Allí estaba. Podía haber estado en cualquier otro sitio, pero el caso es que estaba allí. Sentada en la terraza del hotel, dejó vagar su mirada por la plaza que se entreveía a través de los arbustos del jardín. Una plaza colonial, con la torre blanca de la iglesia destacando sobre el azul brillante del cielo mexicano. No había sido su deseo regresar. De hecho, pensó que nunca regresaría. Tampoco había pasado tanto tiempo. ¿Cuatro? ¿Cinco años? Apenas cinco años y estaba otra vez allí. Miró alrededor. El hotel no había cambiado. Estaba tal y como lo recordaba. Ya que no había habido modo de negarse a volver –el trabajo es el trabajo, es lo que hay- al menos pidió a la agencia que le reservara en el hotel de la última vez. Un lugar encantador donde había sido feliz.
Dio un sorbo al cóctel –cortesía de bienvenida- y paladeó con
gusto el líquido frío.
-
Esto
lleva algo de tequila, seguro -pensó-. Y el tequila se me sube.

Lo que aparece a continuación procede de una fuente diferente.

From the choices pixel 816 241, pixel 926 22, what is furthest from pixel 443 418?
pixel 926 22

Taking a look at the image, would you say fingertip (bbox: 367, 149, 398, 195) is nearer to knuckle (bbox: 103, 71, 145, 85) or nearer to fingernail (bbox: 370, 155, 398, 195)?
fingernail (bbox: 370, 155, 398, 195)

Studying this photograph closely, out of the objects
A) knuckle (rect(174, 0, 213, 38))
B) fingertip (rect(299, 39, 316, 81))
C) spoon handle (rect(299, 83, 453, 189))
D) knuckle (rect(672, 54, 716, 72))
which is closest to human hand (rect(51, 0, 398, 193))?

Se recostó en la silla, estiró las piernas y miró a su
alrededor. Había una familia chapoteando en la alberca. Quizás mañana tuviera
tiempo para un chapuzón, aunque no hacía demasiado calor. Había poca gente, tan
sólo un par de mesas más estaban ocupadas. Tendría que salir a cenar, porque el
hotel no tenía restaurante. Allí en la plaza había un par de restaurantes.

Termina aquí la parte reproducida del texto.